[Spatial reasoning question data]
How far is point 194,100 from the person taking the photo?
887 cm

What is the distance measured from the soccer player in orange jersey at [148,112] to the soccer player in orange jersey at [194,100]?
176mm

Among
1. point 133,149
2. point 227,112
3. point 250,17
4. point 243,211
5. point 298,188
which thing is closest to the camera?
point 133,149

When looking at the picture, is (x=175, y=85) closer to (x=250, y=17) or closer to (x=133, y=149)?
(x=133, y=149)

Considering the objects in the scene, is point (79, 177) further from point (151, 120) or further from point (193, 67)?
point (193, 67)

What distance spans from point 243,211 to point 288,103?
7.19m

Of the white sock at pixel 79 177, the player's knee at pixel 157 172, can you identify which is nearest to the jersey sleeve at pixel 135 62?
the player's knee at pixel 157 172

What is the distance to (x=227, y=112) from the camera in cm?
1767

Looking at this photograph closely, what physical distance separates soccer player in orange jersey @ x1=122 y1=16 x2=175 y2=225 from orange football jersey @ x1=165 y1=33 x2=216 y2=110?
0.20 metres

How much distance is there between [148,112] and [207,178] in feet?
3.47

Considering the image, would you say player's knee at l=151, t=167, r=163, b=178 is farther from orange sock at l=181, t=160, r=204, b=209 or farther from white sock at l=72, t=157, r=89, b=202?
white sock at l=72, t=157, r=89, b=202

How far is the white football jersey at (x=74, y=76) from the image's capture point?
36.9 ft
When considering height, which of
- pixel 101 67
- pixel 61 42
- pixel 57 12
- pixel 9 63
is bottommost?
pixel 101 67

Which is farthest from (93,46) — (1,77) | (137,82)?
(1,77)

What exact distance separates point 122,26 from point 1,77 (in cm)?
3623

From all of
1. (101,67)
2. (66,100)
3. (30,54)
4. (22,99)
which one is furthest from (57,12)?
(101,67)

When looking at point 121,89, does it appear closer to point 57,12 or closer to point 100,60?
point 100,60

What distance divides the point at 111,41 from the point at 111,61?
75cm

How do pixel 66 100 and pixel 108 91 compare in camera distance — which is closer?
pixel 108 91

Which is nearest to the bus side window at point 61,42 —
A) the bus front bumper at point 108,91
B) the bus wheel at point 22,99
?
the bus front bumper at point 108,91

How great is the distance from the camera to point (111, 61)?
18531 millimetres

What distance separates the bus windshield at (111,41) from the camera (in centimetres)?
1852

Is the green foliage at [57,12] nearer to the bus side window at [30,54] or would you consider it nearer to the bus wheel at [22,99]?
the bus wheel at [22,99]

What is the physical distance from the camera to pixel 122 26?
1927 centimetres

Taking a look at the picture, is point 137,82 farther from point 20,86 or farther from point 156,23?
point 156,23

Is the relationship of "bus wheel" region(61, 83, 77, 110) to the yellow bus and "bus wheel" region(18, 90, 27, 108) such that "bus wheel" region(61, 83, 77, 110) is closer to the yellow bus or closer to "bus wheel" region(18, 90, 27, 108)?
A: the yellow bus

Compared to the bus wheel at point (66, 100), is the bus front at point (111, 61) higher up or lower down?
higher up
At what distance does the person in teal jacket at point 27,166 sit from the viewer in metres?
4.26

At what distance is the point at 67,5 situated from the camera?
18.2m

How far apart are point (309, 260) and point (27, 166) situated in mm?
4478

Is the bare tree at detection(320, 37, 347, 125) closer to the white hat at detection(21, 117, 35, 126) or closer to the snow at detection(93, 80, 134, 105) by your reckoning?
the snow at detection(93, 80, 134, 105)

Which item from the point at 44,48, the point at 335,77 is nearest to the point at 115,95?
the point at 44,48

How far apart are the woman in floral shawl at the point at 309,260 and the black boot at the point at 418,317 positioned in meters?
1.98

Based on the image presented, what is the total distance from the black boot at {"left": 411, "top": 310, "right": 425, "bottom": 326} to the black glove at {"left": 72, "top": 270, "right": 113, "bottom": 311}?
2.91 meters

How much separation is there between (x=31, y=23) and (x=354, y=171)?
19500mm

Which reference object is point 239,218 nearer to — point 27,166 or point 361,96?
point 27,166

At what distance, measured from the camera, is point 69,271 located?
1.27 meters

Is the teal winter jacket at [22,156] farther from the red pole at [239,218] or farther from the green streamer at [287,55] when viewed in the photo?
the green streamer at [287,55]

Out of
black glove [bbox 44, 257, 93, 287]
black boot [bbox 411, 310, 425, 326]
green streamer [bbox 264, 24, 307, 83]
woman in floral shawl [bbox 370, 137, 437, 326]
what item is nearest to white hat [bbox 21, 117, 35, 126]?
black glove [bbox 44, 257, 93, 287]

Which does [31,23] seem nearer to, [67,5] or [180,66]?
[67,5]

Exercise objective
Put every line of the material above into a numbered list, omitting the blank lines.

Finished answer
1. How far is point 194,100 from the person taking the photo?
2. 887 cm
3. What is the distance measured from the soccer player in orange jersey at [148,112] to the soccer player in orange jersey at [194,100]?
4. 176mm
5. Among
6. 1. point 133,149
7. 2. point 227,112
8. 3. point 250,17
9. 4. point 243,211
10. 5. point 298,188
11. which thing is closest to the camera?
12. point 133,149
13. When looking at the picture, is (x=175, y=85) closer to (x=250, y=17) or closer to (x=133, y=149)?
14. (x=133, y=149)
15. Considering the objects in the scene, is point (79, 177) further from point (151, 120) or further from point (193, 67)?
16. point (193, 67)
17. What distance spans from point 243,211 to point 288,103?
18. 7.19m
19. Of the white sock at pixel 79 177, the player's knee at pixel 157 172, can you identify which is nearest to the jersey sleeve at pixel 135 62?
20. the player's knee at pixel 157 172
21. What is the distance to (x=227, y=112) from the camera in cm?
22. 1767
23. Looking at this photograph closely, what physical distance separates soccer player in orange jersey @ x1=122 y1=16 x2=175 y2=225 from orange football jersey @ x1=165 y1=33 x2=216 y2=110?
24. 0.20 metres
25. How much distance is there between [148,112] and [207,178] in feet?
26. 3.47
27. Considering the image, would you say player's knee at l=151, t=167, r=163, b=178 is farther from orange sock at l=181, t=160, r=204, b=209 or farther from white sock at l=72, t=157, r=89, b=202?
28. white sock at l=72, t=157, r=89, b=202
29. How far is the white football jersey at (x=74, y=76) from the image's capture point?
30. 36.9 ft
31. When considering height, which of
32. - pixel 101 67
33. - pixel 61 42
34. - pixel 57 12
35. - pixel 9 63
36. is bottommost?
37. pixel 101 67
38. Which is farthest from (93,46) — (1,77) | (137,82)?
39. (1,77)
40. What exact distance separates point 122,26 from point 1,77 (in cm)?
41. 3623
42. From all of
43. 1. (101,67)
44. 2. (66,100)
45. 3. (30,54)
46. 4. (22,99)
47. which one is furthest from (57,12)?
48. (101,67)
49. When looking at point 121,89, does it appear closer to point 57,12 or closer to point 100,60?
50. point 100,60
51. What distance divides the point at 111,41 from the point at 111,61?
52. 75cm
53. How do pixel 66 100 and pixel 108 91 compare in camera distance — which is closer?
54. pixel 108 91
55. Which is nearest to the bus side window at point 61,42 —
56. A) the bus front bumper at point 108,91
57. B) the bus wheel at point 22,99
58. ?
59. the bus front bumper at point 108,91
60. How great is the distance from the camera to point (111, 61)?
61. 18531 millimetres
62. What distance separates the bus windshield at (111,41) from the camera (in centimetres)?
63. 1852
64. Is the green foliage at [57,12] nearer to the bus side window at [30,54] or would you consider it nearer to the bus wheel at [22,99]?
65. the bus wheel at [22,99]
66. What is the physical distance from the camera to pixel 122 26?
67. 1927 centimetres
68. Taking a look at the picture, is point 137,82 farther from point 20,86 or farther from point 156,23?
69. point 156,23
70. Is the relationship of "bus wheel" region(61, 83, 77, 110) to the yellow bus and "bus wheel" region(18, 90, 27, 108) such that "bus wheel" region(61, 83, 77, 110) is closer to the yellow bus or closer to "bus wheel" region(18, 90, 27, 108)?
71. A: the yellow bus
72. Compared to the bus wheel at point (66, 100), is the bus front at point (111, 61) higher up or lower down?
73. higher up
74. At what distance does the person in teal jacket at point 27,166 sit from the viewer in metres?
75. 4.26
76. At what distance is the point at 67,5 situated from the camera?
77. 18.2m
78. How far apart are point (309, 260) and point (27, 166) situated in mm?
79. 4478
80. Is the bare tree at detection(320, 37, 347, 125) closer to the white hat at detection(21, 117, 35, 126) or closer to the snow at detection(93, 80, 134, 105) by your reckoning?
81. the snow at detection(93, 80, 134, 105)
82. Which item from the point at 44,48, the point at 335,77 is nearest to the point at 115,95?
83. the point at 44,48
84. How far apart are the woman in floral shawl at the point at 309,260 and the black boot at the point at 418,317 positioned in meters?
85. 1.98
86. Based on the image presented, what is the total distance from the black boot at {"left": 411, "top": 310, "right": 425, "bottom": 326} to the black glove at {"left": 72, "top": 270, "right": 113, "bottom": 311}?
87. 2.91 meters
88. How much separation is there between (x=31, y=23) and (x=354, y=171)?
89. 19500mm
90. Which reference object is point 239,218 nearer to — point 27,166 or point 361,96?
91. point 27,166
92. At what distance, measured from the camera, is point 69,271 located?
93. 1.27 meters
94. Is the teal winter jacket at [22,156] farther from the red pole at [239,218] or farther from the green streamer at [287,55] when viewed in the photo?
95. the green streamer at [287,55]
96. Out of
97. black glove [bbox 44, 257, 93, 287]
98. black boot [bbox 411, 310, 425, 326]
99. green streamer [bbox 264, 24, 307, 83]
100. woman in floral shawl [bbox 370, 137, 437, 326]
101. what item is nearest to white hat [bbox 21, 117, 35, 126]?
102. black glove [bbox 44, 257, 93, 287]
103. Which does [31,23] seem nearer to, [67,5] or [180,66]?
104. [67,5]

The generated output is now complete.